BaseModel is extremely efficient even on a single VM with a single GPU for proof-of-concept. For large-scale production workloads, we support multi-GPU and multi-node training for all models. Once the foundation model has been trained, supervised downstream models can be further fine-tuned on multiple disjoint machines or clusters.
Can I use BaseModel to optimize my accounting / manufacturing process / predict the stock market?
No. BaseModel is dedicated exclusively to predicting future behaviors of individuals on a granular level. That requires event-level data attached to the entities we model (i.e., user, customer, subscriber...). In large enterprises, there are many processes which can be optimized. Some of them inherently happen on an aggregate level, where granular event data is unavailable or cannot be attached to a meaningful entity. These are cases which we do not aim to solve. Simple, standard approaches like GBDTs usually work well in these scenarios.
Does BaseModel offer model management such as: model registry, deployment and monitoring?
Our sole focus is on the quality and efficiency of the models we provide. We delegate model management to external solutions of yourchoice, such as Kubeflow, Azure ML & MLOps AWS Sagemaker, Google Vertex, DataBricks and similar.
Does BaseModel combine training data from multiple companies? Can it work even if Ido not have my own data?
No. BaseModel is a private foundation model, which means it is trained exclusively on the data you provide. You can even use it on-premises, in a secure air-gapped environment. BaseModel is trained from scratch (the process is RIDICULOUSLY fast) on data you have access to. Every data warehouse looks different, starting with the schema, ending with the breadth, and meaning of data inside it. Using a single model for multiple companies would not make sense. Using a single, unified architecture makes a lot of sense.
Can BaseModel just create features to populate my feature store?
While theoretically possible, this is a bad idea. By putting raw features into a feature store, you would lose many benefits provided by BaseModel: a. Extremely fine-grained, high dimensional representations (100k+ dimensions); b. Fine-grained temporal splits between any 2 historical events; c. Extremely optimized neural architectures suitable for conditional density estimation; d. Capability for precise modulation of the neural networks with exogeneous information; e. What we recommend instead is including your pre-computed features as additional inputs to BaseModel.
Are BaseModel results interpretable?
Yes, much more so than classic models! Classic models based on aggregate features can only provide attribution to the level of an aggregate (e.g., “total spending”, “number of products bought”). BaseModel works with raw event-level data and can provide attribution for every prediction, down to the level of a single event. In other words, if you are wondering what contributed to a particular score or prediction, BaseModel can return the (positive or negative) contributions of every single event attached to the behavioral profile. This allows for unprecedented explainability and insight into the underlying decision process.

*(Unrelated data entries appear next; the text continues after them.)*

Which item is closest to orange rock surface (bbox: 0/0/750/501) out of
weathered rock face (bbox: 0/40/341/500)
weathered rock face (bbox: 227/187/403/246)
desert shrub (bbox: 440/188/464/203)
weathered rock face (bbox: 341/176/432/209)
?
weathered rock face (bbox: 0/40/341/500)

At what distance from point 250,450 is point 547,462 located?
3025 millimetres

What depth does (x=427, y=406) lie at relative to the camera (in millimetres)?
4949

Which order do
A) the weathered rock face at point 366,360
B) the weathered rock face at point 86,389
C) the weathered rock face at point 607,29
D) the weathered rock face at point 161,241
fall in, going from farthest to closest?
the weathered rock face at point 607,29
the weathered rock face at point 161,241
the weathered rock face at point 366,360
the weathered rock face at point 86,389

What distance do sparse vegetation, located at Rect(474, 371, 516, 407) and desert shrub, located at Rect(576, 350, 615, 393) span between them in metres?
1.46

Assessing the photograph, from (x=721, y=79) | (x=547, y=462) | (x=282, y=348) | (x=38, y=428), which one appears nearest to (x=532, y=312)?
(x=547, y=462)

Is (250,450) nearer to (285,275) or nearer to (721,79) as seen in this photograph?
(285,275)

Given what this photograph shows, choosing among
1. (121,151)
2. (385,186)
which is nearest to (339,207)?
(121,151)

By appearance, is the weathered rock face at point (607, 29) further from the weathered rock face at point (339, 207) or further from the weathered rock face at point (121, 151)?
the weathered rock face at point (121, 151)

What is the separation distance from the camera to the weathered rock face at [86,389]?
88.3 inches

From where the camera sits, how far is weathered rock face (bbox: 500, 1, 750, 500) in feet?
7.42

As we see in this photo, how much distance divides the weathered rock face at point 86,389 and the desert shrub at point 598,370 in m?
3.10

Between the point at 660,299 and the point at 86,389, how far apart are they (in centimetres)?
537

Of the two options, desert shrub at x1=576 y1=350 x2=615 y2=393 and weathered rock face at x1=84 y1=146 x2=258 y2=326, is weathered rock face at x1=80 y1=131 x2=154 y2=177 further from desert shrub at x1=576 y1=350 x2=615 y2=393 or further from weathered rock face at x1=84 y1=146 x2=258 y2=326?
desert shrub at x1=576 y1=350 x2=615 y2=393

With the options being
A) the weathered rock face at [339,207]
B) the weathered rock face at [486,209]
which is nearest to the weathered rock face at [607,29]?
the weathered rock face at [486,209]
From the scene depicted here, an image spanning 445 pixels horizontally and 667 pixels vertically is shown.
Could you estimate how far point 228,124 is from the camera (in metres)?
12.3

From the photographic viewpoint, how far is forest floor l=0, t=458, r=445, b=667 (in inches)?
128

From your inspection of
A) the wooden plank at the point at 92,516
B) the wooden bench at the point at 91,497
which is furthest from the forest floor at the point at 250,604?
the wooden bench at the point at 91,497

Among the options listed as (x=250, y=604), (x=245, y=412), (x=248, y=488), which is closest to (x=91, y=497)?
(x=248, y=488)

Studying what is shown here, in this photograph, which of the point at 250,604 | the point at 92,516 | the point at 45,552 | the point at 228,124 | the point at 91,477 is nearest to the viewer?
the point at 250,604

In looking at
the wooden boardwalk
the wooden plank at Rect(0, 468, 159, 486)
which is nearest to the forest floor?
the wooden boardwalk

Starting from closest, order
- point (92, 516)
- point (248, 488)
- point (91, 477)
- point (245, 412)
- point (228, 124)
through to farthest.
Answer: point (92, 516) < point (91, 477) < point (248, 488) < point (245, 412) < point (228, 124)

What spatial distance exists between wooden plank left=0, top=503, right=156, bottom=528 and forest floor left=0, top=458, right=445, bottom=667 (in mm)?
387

Can I have a conversation with BaseModel like with ChatGPT, Bard, LLama?
No. GPT-class models are language foundation models, while BaseModel is a behavioral foundation model. Large language models are great at understanding and generating texts. BaseModel is great at understanding behavioral event data and predicting future events and behaviors. To picture the differences, imagine the contents of Wikipedia versus the contents of an enterprise data warehouse. Both BaseModel and GPT-class models are self-supervised foundation models, outputting probability distributions, and both can be further fine-tuned for supervised tasks.